The CIA draws a distinction between using technology to anticipate events, versus predict them. The agency is using sophisticated algorithms and advanced analytics, along with publicly available data, to forecast events. The initial coverage focuses on the Middle East and Latin America.

"We have, in some instances, been able to improve our forecast to the point of being able to anticipate the development of social unrest and societal instability to within three to five days out," said Andrew Hallman, the agency's deputy director for digital innovation.

In its annual report in June, the Defense Science Board said, "Imagine if national leaders had sufficient time to act in emerging regional hot spots to safeguard U.S. interests using interpretation of massive data including social media and rapidly generate strategic options."

"Such a capability may soon be achievable," the board said. "Massive data sets are increasingly abundant and could contain predictive clues -- especially social media and open-source intelligence."

If U.S. intelligence agencies develop an advanced system to predict terrorist acts they might call it "Total Information Awareness." Except that name has already been used, with unhappy results.

Retired Admiral John Poindexter created the "Total Information Awareness" program for the Pentagon's Defense Advanced Research Projects Agency in 2002 to find and monitor terrorists and other national security threats using data and technology.

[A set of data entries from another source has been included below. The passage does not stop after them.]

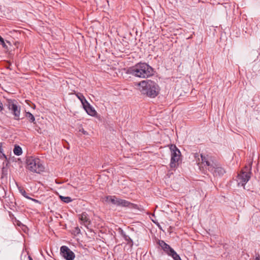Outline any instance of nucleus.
I'll use <instances>...</instances> for the list:
<instances>
[{
    "instance_id": "4468645a",
    "label": "nucleus",
    "mask_w": 260,
    "mask_h": 260,
    "mask_svg": "<svg viewBox=\"0 0 260 260\" xmlns=\"http://www.w3.org/2000/svg\"><path fill=\"white\" fill-rule=\"evenodd\" d=\"M76 96L81 102L82 106H85V104H87L88 102L83 94L80 93H78L76 94Z\"/></svg>"
},
{
    "instance_id": "f3484780",
    "label": "nucleus",
    "mask_w": 260,
    "mask_h": 260,
    "mask_svg": "<svg viewBox=\"0 0 260 260\" xmlns=\"http://www.w3.org/2000/svg\"><path fill=\"white\" fill-rule=\"evenodd\" d=\"M13 152L15 155H18V156L20 155L22 153V149L19 146H15L14 150H13Z\"/></svg>"
},
{
    "instance_id": "0eeeda50",
    "label": "nucleus",
    "mask_w": 260,
    "mask_h": 260,
    "mask_svg": "<svg viewBox=\"0 0 260 260\" xmlns=\"http://www.w3.org/2000/svg\"><path fill=\"white\" fill-rule=\"evenodd\" d=\"M7 103L8 108L9 110L11 111V113L14 115V119L17 120H19L20 119V106L17 105L16 104V102L14 100H8Z\"/></svg>"
},
{
    "instance_id": "ddd939ff",
    "label": "nucleus",
    "mask_w": 260,
    "mask_h": 260,
    "mask_svg": "<svg viewBox=\"0 0 260 260\" xmlns=\"http://www.w3.org/2000/svg\"><path fill=\"white\" fill-rule=\"evenodd\" d=\"M118 198L113 196H108L106 197V201L108 203H111L113 205H116L117 204Z\"/></svg>"
},
{
    "instance_id": "4be33fe9",
    "label": "nucleus",
    "mask_w": 260,
    "mask_h": 260,
    "mask_svg": "<svg viewBox=\"0 0 260 260\" xmlns=\"http://www.w3.org/2000/svg\"><path fill=\"white\" fill-rule=\"evenodd\" d=\"M250 168H249L247 167H245V169H246V171H250L251 170V166H252V162L251 161L250 163Z\"/></svg>"
},
{
    "instance_id": "20e7f679",
    "label": "nucleus",
    "mask_w": 260,
    "mask_h": 260,
    "mask_svg": "<svg viewBox=\"0 0 260 260\" xmlns=\"http://www.w3.org/2000/svg\"><path fill=\"white\" fill-rule=\"evenodd\" d=\"M26 165L27 169L33 173L40 174L45 169L41 160L33 156H29L27 158Z\"/></svg>"
},
{
    "instance_id": "393cba45",
    "label": "nucleus",
    "mask_w": 260,
    "mask_h": 260,
    "mask_svg": "<svg viewBox=\"0 0 260 260\" xmlns=\"http://www.w3.org/2000/svg\"><path fill=\"white\" fill-rule=\"evenodd\" d=\"M30 200H31L32 201H33L35 202H37V203L39 202V201L37 200H36V199H32L31 198H30Z\"/></svg>"
},
{
    "instance_id": "1a4fd4ad",
    "label": "nucleus",
    "mask_w": 260,
    "mask_h": 260,
    "mask_svg": "<svg viewBox=\"0 0 260 260\" xmlns=\"http://www.w3.org/2000/svg\"><path fill=\"white\" fill-rule=\"evenodd\" d=\"M60 254L66 260H73L75 256L74 253L67 246L60 247Z\"/></svg>"
},
{
    "instance_id": "9d476101",
    "label": "nucleus",
    "mask_w": 260,
    "mask_h": 260,
    "mask_svg": "<svg viewBox=\"0 0 260 260\" xmlns=\"http://www.w3.org/2000/svg\"><path fill=\"white\" fill-rule=\"evenodd\" d=\"M79 219L81 220V223L87 228L90 224V219L86 212H83L80 214Z\"/></svg>"
},
{
    "instance_id": "f257e3e1",
    "label": "nucleus",
    "mask_w": 260,
    "mask_h": 260,
    "mask_svg": "<svg viewBox=\"0 0 260 260\" xmlns=\"http://www.w3.org/2000/svg\"><path fill=\"white\" fill-rule=\"evenodd\" d=\"M127 73L141 78H147L154 74L153 69L145 62H139L129 68Z\"/></svg>"
},
{
    "instance_id": "412c9836",
    "label": "nucleus",
    "mask_w": 260,
    "mask_h": 260,
    "mask_svg": "<svg viewBox=\"0 0 260 260\" xmlns=\"http://www.w3.org/2000/svg\"><path fill=\"white\" fill-rule=\"evenodd\" d=\"M0 153H2V155L5 157V158H6V156L5 155V154L4 153V152H3V149L2 147L1 146H0Z\"/></svg>"
},
{
    "instance_id": "a211bd4d",
    "label": "nucleus",
    "mask_w": 260,
    "mask_h": 260,
    "mask_svg": "<svg viewBox=\"0 0 260 260\" xmlns=\"http://www.w3.org/2000/svg\"><path fill=\"white\" fill-rule=\"evenodd\" d=\"M59 198L62 202L66 203H70L73 201V200L69 197H63L62 196H60Z\"/></svg>"
},
{
    "instance_id": "a878e982",
    "label": "nucleus",
    "mask_w": 260,
    "mask_h": 260,
    "mask_svg": "<svg viewBox=\"0 0 260 260\" xmlns=\"http://www.w3.org/2000/svg\"><path fill=\"white\" fill-rule=\"evenodd\" d=\"M28 259H29V260H33L32 257L31 256H28Z\"/></svg>"
},
{
    "instance_id": "b1692460",
    "label": "nucleus",
    "mask_w": 260,
    "mask_h": 260,
    "mask_svg": "<svg viewBox=\"0 0 260 260\" xmlns=\"http://www.w3.org/2000/svg\"><path fill=\"white\" fill-rule=\"evenodd\" d=\"M3 109V104L0 102V111H2Z\"/></svg>"
},
{
    "instance_id": "bb28decb",
    "label": "nucleus",
    "mask_w": 260,
    "mask_h": 260,
    "mask_svg": "<svg viewBox=\"0 0 260 260\" xmlns=\"http://www.w3.org/2000/svg\"><path fill=\"white\" fill-rule=\"evenodd\" d=\"M256 260H259V258L258 257H256Z\"/></svg>"
},
{
    "instance_id": "7ed1b4c3",
    "label": "nucleus",
    "mask_w": 260,
    "mask_h": 260,
    "mask_svg": "<svg viewBox=\"0 0 260 260\" xmlns=\"http://www.w3.org/2000/svg\"><path fill=\"white\" fill-rule=\"evenodd\" d=\"M139 90L142 94L146 95L150 98L156 97L159 92V87L158 84L151 80H146L141 81L139 84Z\"/></svg>"
},
{
    "instance_id": "dca6fc26",
    "label": "nucleus",
    "mask_w": 260,
    "mask_h": 260,
    "mask_svg": "<svg viewBox=\"0 0 260 260\" xmlns=\"http://www.w3.org/2000/svg\"><path fill=\"white\" fill-rule=\"evenodd\" d=\"M25 116L30 122L35 123V118L31 113L29 112H26Z\"/></svg>"
},
{
    "instance_id": "39448f33",
    "label": "nucleus",
    "mask_w": 260,
    "mask_h": 260,
    "mask_svg": "<svg viewBox=\"0 0 260 260\" xmlns=\"http://www.w3.org/2000/svg\"><path fill=\"white\" fill-rule=\"evenodd\" d=\"M157 244L168 255L171 256L174 260H181L180 256L176 251L165 241L158 240Z\"/></svg>"
},
{
    "instance_id": "423d86ee",
    "label": "nucleus",
    "mask_w": 260,
    "mask_h": 260,
    "mask_svg": "<svg viewBox=\"0 0 260 260\" xmlns=\"http://www.w3.org/2000/svg\"><path fill=\"white\" fill-rule=\"evenodd\" d=\"M170 149L171 151V159L170 166L172 169H174L178 165L181 153L180 150L174 145H171Z\"/></svg>"
},
{
    "instance_id": "6ab92c4d",
    "label": "nucleus",
    "mask_w": 260,
    "mask_h": 260,
    "mask_svg": "<svg viewBox=\"0 0 260 260\" xmlns=\"http://www.w3.org/2000/svg\"><path fill=\"white\" fill-rule=\"evenodd\" d=\"M18 189H19V192L24 197H25V198L26 199H30V197H28L27 195V193L25 191V190L22 187H19L18 188Z\"/></svg>"
},
{
    "instance_id": "6e6552de",
    "label": "nucleus",
    "mask_w": 260,
    "mask_h": 260,
    "mask_svg": "<svg viewBox=\"0 0 260 260\" xmlns=\"http://www.w3.org/2000/svg\"><path fill=\"white\" fill-rule=\"evenodd\" d=\"M250 172L241 171L238 175L237 181L238 186L244 187L246 183L250 178Z\"/></svg>"
},
{
    "instance_id": "f8f14e48",
    "label": "nucleus",
    "mask_w": 260,
    "mask_h": 260,
    "mask_svg": "<svg viewBox=\"0 0 260 260\" xmlns=\"http://www.w3.org/2000/svg\"><path fill=\"white\" fill-rule=\"evenodd\" d=\"M84 109L86 111L87 113L90 116H94L96 112L94 109L87 102V104H85V106H83Z\"/></svg>"
},
{
    "instance_id": "aec40b11",
    "label": "nucleus",
    "mask_w": 260,
    "mask_h": 260,
    "mask_svg": "<svg viewBox=\"0 0 260 260\" xmlns=\"http://www.w3.org/2000/svg\"><path fill=\"white\" fill-rule=\"evenodd\" d=\"M0 44L2 45L4 48H6L7 47L4 39L1 41Z\"/></svg>"
},
{
    "instance_id": "f03ea898",
    "label": "nucleus",
    "mask_w": 260,
    "mask_h": 260,
    "mask_svg": "<svg viewBox=\"0 0 260 260\" xmlns=\"http://www.w3.org/2000/svg\"><path fill=\"white\" fill-rule=\"evenodd\" d=\"M201 162L214 177H220L225 173V170L216 161H213L208 155L201 154Z\"/></svg>"
},
{
    "instance_id": "2eb2a0df",
    "label": "nucleus",
    "mask_w": 260,
    "mask_h": 260,
    "mask_svg": "<svg viewBox=\"0 0 260 260\" xmlns=\"http://www.w3.org/2000/svg\"><path fill=\"white\" fill-rule=\"evenodd\" d=\"M121 234L124 240L127 242V244L132 246L133 245V241L131 238L128 236L126 235L122 231H121Z\"/></svg>"
},
{
    "instance_id": "5701e85b",
    "label": "nucleus",
    "mask_w": 260,
    "mask_h": 260,
    "mask_svg": "<svg viewBox=\"0 0 260 260\" xmlns=\"http://www.w3.org/2000/svg\"><path fill=\"white\" fill-rule=\"evenodd\" d=\"M80 132H81L84 135H86L87 134V132L85 131H84V129L83 128L80 129Z\"/></svg>"
},
{
    "instance_id": "9b49d317",
    "label": "nucleus",
    "mask_w": 260,
    "mask_h": 260,
    "mask_svg": "<svg viewBox=\"0 0 260 260\" xmlns=\"http://www.w3.org/2000/svg\"><path fill=\"white\" fill-rule=\"evenodd\" d=\"M117 206L123 207L132 208L134 206V204L125 200L118 198Z\"/></svg>"
}]
</instances>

The program became so controversial, especially over concerns that privacy rights would be violated, that Congress canceled funding for Poindexter's office in 2003.

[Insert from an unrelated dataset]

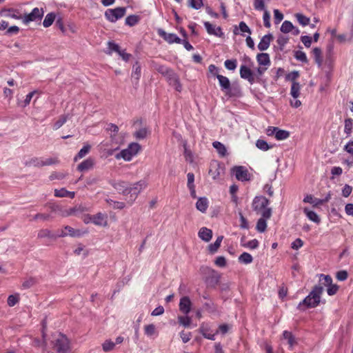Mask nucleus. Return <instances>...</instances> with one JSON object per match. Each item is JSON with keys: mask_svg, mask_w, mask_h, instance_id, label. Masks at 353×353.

Having been there and done that, Poindexter now says predicting terrorism is possible but would require a lot of data, such as banking information, analysis of social media, travel records and classified material.

The system also has to include strong privacy protections that the public can review, said Poindexter, who said he was working on such a "privacy protection application" when his program was canceled.

"You have to develop public trust in the way this is going to work," said Poindexter, who continued developing the technology after leaving government through Saffron Technology Inc., a cognitive computing company that Intel bought in 2015 for an undisclosed price. Intel declined to comment.

"The government's priorities should be to solve the privacy issue and start ingesting massive amounts of data into memory bases," Poindexter said. "You have to get the public on board with the idea that we can collect and search information on terrorist planning that doesn't have an adverse impact on innocent people."